Burkina Faso Highlights Links Between Coups, Extremist Violence
Days after a coup d’etat in Burkina Faso in early 2022, a reporter stood on the campus of Joseph Ki-Zerbo University in Ouagadougou and asked students how they felt.
A third-year philosophy student named Kadlé expressed a sentiment echoed by many Burkinabe.
“We need elections, we need democracy, but if it doesn’t get results, what use is it?” he told Radio France Internationale.
It’s a view repeated all over the Sahel region. A lack of security has left fed up citizens willing to support anyone who promises a return to safety. This, combined with a crisis of confidence in the state, has given an opening to military coup leaders.
Dr. Folahanmi Aina of Kings College, an expert in security in the region, calls it “vertical mistrust.” The social contract between the people and the state has been broken, making people willing to look for alternatives.
“It breeds resentment towards the state, and it tends to delegitimize the authority of the state,” he told ADF. “Because the social contract between the state and society says the state is supposed to be providing certain public goods to society and, in exchange, society is supposed to pledge allegiance to the state. But in the absence of this, you’ve got tension.”
Recent history shows coup leaders are rarely able to deliver on their security promises.
In the first half of 2022, as political instability raged in the Sahel, there were 2,272 civilian deaths in Burkina Faso, Mali and Niger. That total was more than the entire previous year.
Burkina Faso, which experienced two coups in 2022, is on pace to record more than 1,500 violent events and 3,800 fatalities for the year, the Africa Center for Strategic Studies reported. This represents a 35% increase from the previous year.
Aina said it is unsurprising that military-led governments are unable to halt extremist violence. These governments tend to offer a military-first approach to complex problems that require a whole-of-society effort.
“Because of their traditional posture of using force, they do what they’re good at doing to try to solve problems, which do not only require the use of force,” Aina said.
Extremist groups seize on this failure as a recruiting tool, he said. They point to heavy-handed military tactics and civilian casualties in their propaganda efforts.
“The approach [is] pushing the vulnerable into joining jihadist groups, rather than pulling them away from extremist ideologies,” Aina wrote for the Conversation. “The jihadist groups in the region are likely also to intensify their influence operations across the region — aimed at winning the hearts and minds of the locals.”
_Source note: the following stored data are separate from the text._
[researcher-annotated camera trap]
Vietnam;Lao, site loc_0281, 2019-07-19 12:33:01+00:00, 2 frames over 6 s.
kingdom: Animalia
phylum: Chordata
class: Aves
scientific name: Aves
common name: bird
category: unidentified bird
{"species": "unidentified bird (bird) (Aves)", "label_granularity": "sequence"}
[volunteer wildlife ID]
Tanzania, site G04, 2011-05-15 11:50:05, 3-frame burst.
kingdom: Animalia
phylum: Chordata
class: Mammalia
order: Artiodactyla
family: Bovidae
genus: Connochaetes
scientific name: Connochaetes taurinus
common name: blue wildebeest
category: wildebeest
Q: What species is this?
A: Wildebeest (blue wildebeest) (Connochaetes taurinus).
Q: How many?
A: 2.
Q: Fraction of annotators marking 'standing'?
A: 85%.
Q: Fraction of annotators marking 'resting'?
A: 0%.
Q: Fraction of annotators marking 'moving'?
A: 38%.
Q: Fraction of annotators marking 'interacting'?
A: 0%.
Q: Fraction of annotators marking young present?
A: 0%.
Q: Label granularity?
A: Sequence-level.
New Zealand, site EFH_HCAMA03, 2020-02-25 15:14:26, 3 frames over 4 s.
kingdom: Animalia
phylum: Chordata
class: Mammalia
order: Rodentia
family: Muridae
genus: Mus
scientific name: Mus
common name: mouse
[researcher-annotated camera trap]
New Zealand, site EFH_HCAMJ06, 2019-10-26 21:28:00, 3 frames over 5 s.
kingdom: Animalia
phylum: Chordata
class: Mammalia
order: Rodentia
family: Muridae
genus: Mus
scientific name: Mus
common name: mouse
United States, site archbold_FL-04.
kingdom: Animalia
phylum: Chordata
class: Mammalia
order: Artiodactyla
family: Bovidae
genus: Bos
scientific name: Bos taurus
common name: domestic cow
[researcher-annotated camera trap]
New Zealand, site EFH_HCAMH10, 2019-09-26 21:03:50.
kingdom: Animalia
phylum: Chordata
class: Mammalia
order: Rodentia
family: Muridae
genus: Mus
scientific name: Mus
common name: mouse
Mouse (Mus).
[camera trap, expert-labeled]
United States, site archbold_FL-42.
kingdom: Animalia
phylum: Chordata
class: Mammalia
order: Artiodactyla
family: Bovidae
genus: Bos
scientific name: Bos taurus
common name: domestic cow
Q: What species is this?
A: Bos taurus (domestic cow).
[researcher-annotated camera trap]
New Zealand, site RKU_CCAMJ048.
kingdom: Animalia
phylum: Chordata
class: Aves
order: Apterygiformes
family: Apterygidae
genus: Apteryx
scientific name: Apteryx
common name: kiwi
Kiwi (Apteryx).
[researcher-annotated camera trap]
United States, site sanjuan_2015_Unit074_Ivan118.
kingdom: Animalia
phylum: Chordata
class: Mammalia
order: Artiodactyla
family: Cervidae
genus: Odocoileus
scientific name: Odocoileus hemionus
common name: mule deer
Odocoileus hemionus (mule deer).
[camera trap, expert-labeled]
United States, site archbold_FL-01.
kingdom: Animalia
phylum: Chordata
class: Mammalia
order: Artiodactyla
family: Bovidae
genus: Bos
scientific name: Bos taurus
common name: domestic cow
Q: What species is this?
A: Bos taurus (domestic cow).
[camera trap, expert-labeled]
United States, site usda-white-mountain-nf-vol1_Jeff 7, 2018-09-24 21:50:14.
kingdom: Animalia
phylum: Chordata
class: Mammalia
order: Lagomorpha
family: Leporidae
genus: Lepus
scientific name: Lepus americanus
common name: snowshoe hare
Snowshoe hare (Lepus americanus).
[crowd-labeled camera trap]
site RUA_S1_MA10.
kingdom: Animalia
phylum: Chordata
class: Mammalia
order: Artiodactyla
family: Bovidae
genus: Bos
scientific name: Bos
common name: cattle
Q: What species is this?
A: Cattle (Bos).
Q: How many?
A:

In some villages in northern Burkina Faso, extremist groups have capitalized on a lack of state presence to seal off towns, administer harsh justice and extract taxes. Overall, observers say, these groups are content to patiently wait for the military governments to collapse.
“The jihadists have implemented a strategy of attrition which consists of being patient, sowing the seeds of division, dismantling our political system and destabilizing the social order,” Mahamoudou Savadogo, a Burkinabe security consultant, told TV5 Monde.
A report by the International Crisis Group (ICG) warned that the long-term goal of violent extremist groups is to use Burkina Faso as a platform to expand south.
“Burkina’s history, society, economy and politics are interwoven with those of its southern neighbours,” ICG wrote. “It could serve as an open door to the Gulf of Guinea. With militants sinking roots in Burkina, they would occupy an ideal position for moving south.”
If extremism gains a foothold in already fragile Gulf nations, Aina worries this could portend more political unrest.
“What we’re seeing is probably the least of it,” he told ADF. “In my opinion, and from watching obvious trends, West Africa can expect to see more coups.”